| Description of the task |
From the passage below about Nick's cars and Brooke's singing, quote word for word everything from "When she was" down to "signed her up.".

| Text provided |
* * * *

The thing with these Supras, and Honda Civics, and some of these other little Japanese four-cylinder cars, is that just by switching a couple of hoses on the turbo you can get a big boost in horsepower out of them. With a fifteen-hundred-dollar conversion the thing can really put out some speed. With a few more modifications, like four or five grand, these vehicles can become full-on race cars.

That’s why there’s a whole cult following for these things. It even crossed over into Hollywood with those Fast and the Furious films. Nick was right in the thick of it from when he was twelve years old—begging me to take him up to Gainesville and all of these other towns for Supra meets on the weekends.

So all of a sudden, Hulk Hogan is standing in the parking lot of a Wal-Mart with all these car buffs coming up to me going, “What are you doing here?” For a while, that’s how I spent almost every weekend with my son. Heck, even Linda and Brooke got into it.

Before long, Nick knew the names of all the drivers and who owned what car. His enthusiasm was so great that he got the attention of some of those drivers, and started befriending some of the people he would eventually team up with when he got into racing. At fourteen he was becoming friends with guys who were nineteen and twenty. Their mutual love for these cars seemed to erase the age difference, and some of these guys saw a real promise in Nick as a potential driver someday.

As for Brooke, I was able to get her some big-time meetings in her early teens. As soon as it looked like she was serious about pursuing a career in music, I used the leverage of the Hulk Hogan name to get her off on the right foot.

When she was just fourteen, I managed to get her an audition with Lou Pearlman, the guy who had managed the Backstreet Boys and ’N Sync. She was really excited. Who wouldn’t be? He didn’t hire her at first, though. In fact, he told her to go and work on her dance moves and learn to sing from her diaphragm—a term that refers to the breathing methods real singers use to support the notes rather than pushing all the sound through their throats the way your average karaoke singer might.

Brooke took it hard. No one ever wants to hear that they’re not good enough. Then she got to work. She was determined to win this guy over, and Brooke—like Nick—definitely has some of that drive to succeed like I did.

Almost a year later, I rented out a club at the Universal CityWalk in Orlando and brought Lou back to see Brooke perform. She won him over that time, and he signed her up.

Brooke was elated. She was living her dream by the age of fifteen. She went into a recording studio to produce her first single, a song called “Everything to Me.” Lou and I were set to become fifty-fifty partners supporting Brooke’s career—we’d both put up half the money to record her first album.

* * * *

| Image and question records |

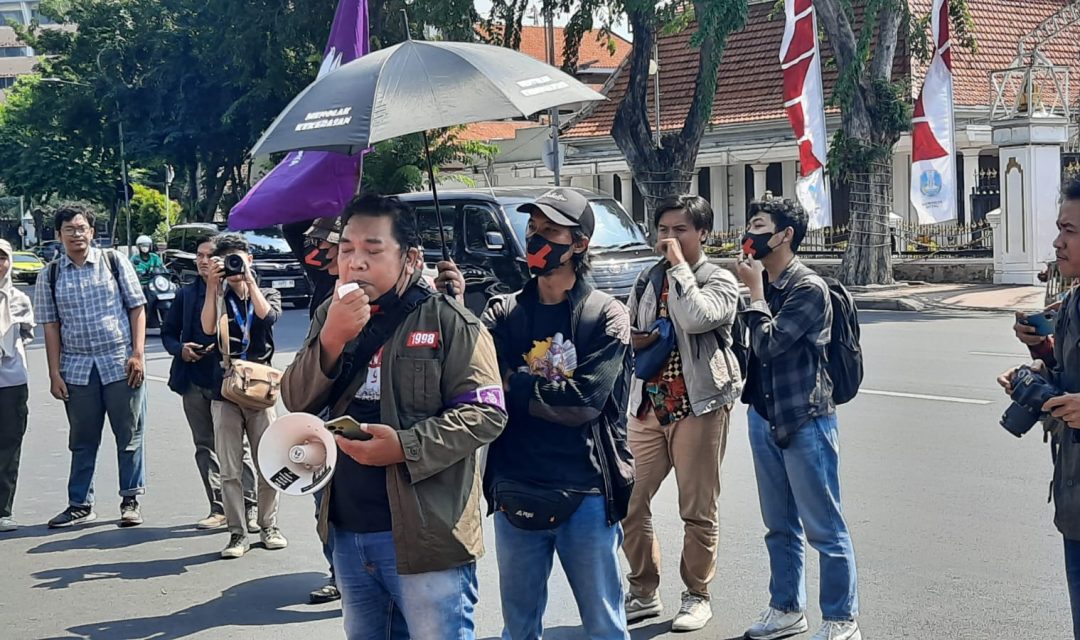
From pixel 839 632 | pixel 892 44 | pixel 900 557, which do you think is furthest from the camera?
pixel 892 44

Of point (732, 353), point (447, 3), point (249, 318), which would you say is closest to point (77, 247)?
point (249, 318)

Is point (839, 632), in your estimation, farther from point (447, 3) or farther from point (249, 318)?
point (447, 3)

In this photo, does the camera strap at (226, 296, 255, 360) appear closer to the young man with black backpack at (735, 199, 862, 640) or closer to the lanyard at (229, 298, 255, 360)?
the lanyard at (229, 298, 255, 360)

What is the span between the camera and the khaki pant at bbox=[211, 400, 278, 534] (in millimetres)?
7434

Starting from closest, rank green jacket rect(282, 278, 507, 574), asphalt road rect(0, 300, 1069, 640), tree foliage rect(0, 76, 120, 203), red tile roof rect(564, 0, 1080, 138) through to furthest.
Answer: green jacket rect(282, 278, 507, 574) < asphalt road rect(0, 300, 1069, 640) < red tile roof rect(564, 0, 1080, 138) < tree foliage rect(0, 76, 120, 203)

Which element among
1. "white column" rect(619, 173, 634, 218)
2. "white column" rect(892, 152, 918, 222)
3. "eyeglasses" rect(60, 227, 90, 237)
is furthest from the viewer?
"white column" rect(619, 173, 634, 218)

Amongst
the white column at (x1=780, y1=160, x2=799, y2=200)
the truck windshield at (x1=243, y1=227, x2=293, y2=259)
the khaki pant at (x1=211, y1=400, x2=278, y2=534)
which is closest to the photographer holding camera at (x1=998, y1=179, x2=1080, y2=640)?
the khaki pant at (x1=211, y1=400, x2=278, y2=534)

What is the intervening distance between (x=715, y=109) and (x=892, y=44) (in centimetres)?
1003

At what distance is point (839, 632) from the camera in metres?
5.31

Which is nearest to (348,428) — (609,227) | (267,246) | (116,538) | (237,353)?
(237,353)

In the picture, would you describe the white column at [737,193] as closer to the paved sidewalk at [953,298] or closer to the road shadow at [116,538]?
the paved sidewalk at [953,298]

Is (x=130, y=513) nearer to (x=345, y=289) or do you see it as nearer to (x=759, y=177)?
(x=345, y=289)

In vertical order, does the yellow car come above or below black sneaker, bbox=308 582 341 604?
above

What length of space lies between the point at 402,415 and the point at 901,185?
29635 millimetres
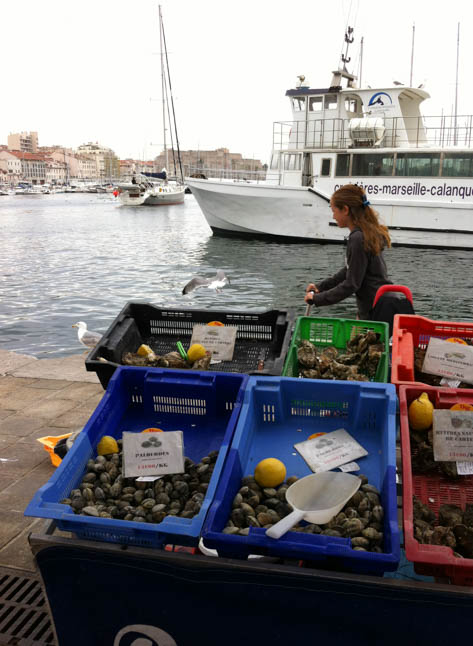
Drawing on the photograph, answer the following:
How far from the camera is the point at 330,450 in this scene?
1.80 m

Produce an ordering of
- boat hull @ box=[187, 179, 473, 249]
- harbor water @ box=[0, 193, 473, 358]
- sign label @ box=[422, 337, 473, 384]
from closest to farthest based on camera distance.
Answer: sign label @ box=[422, 337, 473, 384] → harbor water @ box=[0, 193, 473, 358] → boat hull @ box=[187, 179, 473, 249]

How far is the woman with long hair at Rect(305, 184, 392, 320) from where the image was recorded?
3346 millimetres

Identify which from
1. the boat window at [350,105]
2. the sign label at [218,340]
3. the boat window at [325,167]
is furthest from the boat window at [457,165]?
the sign label at [218,340]

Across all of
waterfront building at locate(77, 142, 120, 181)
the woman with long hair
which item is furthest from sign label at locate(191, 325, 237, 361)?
waterfront building at locate(77, 142, 120, 181)

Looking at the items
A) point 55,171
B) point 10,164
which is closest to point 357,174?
point 55,171

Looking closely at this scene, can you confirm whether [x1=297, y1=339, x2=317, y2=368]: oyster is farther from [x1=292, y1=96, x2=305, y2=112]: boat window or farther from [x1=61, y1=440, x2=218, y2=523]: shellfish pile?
[x1=292, y1=96, x2=305, y2=112]: boat window

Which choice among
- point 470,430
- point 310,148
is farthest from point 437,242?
point 470,430

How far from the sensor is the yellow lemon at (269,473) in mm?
1606

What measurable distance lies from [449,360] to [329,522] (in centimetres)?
121

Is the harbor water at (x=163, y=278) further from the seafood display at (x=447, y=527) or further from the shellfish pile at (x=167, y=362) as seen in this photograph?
the seafood display at (x=447, y=527)

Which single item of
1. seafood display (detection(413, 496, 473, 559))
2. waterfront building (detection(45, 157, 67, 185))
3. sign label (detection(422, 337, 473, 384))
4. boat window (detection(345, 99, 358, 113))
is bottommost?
seafood display (detection(413, 496, 473, 559))

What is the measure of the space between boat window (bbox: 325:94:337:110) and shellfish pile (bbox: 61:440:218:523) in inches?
706

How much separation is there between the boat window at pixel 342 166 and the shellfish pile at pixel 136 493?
16.4 meters

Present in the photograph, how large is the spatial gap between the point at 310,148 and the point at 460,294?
338 inches
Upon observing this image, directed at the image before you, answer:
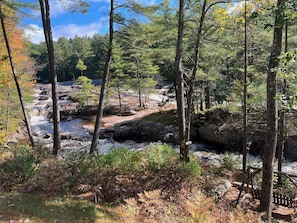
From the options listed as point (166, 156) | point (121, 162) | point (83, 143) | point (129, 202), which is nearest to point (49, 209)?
point (129, 202)

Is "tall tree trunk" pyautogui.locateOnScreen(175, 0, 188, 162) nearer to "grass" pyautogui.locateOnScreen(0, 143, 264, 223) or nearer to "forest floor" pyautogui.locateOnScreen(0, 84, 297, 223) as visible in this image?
"grass" pyautogui.locateOnScreen(0, 143, 264, 223)

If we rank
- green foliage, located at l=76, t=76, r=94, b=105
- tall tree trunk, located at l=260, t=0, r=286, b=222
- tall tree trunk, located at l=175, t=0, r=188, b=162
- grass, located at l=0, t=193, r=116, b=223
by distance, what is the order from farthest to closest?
green foliage, located at l=76, t=76, r=94, b=105 < tall tree trunk, located at l=175, t=0, r=188, b=162 < tall tree trunk, located at l=260, t=0, r=286, b=222 < grass, located at l=0, t=193, r=116, b=223

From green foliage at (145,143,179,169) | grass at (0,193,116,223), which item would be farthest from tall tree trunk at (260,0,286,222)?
grass at (0,193,116,223)

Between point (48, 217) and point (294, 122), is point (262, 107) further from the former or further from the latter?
point (48, 217)

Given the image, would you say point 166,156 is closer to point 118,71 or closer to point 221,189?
point 221,189

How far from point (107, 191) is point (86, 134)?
598 inches

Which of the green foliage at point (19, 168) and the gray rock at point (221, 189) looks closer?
the green foliage at point (19, 168)

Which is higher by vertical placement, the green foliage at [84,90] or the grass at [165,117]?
the green foliage at [84,90]

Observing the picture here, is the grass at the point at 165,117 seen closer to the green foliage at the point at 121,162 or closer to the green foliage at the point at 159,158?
the green foliage at the point at 159,158

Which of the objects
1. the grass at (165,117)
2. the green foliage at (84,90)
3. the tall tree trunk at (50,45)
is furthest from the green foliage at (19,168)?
the green foliage at (84,90)

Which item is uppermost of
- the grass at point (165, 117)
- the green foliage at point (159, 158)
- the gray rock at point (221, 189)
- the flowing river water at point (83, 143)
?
the green foliage at point (159, 158)

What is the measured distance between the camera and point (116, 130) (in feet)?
64.1

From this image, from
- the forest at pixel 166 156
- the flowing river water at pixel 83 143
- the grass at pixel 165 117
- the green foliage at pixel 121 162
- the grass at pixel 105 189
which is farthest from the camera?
the grass at pixel 165 117

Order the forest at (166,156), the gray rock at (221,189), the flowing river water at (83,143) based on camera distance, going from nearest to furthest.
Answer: the forest at (166,156) → the gray rock at (221,189) → the flowing river water at (83,143)
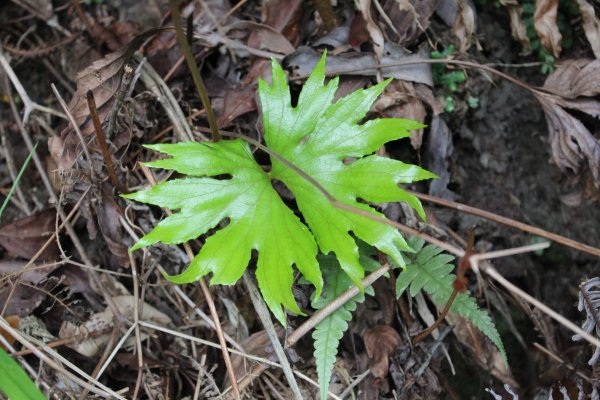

* * * *

| Solved exercise |
When she was just fourteen, I managed to get her an audition with Lou Pearlman, the guy who had managed the Backstreet Boys and ’N Sync. She was really excited. Who wouldn’t be? He didn’t hire her at first, though. In fact, he told her to go and work on her dance moves and learn to sing from her diaphragm—a term that refers to the breathing methods real singers use to support the notes rather than pushing all the sound through their throats the way your average karaoke singer might.

Brooke took it hard. No one ever wants to hear that they’re not good enough. Then she got to work. She was determined to win this guy over, and Brooke—like Nick—definitely has some of that drive to succeed like I did.

Almost a year later, I rented out a club at the Universal CityWalk in Orlando and brought Lou back to see Brooke perform. She won him over that time, and he signed her up.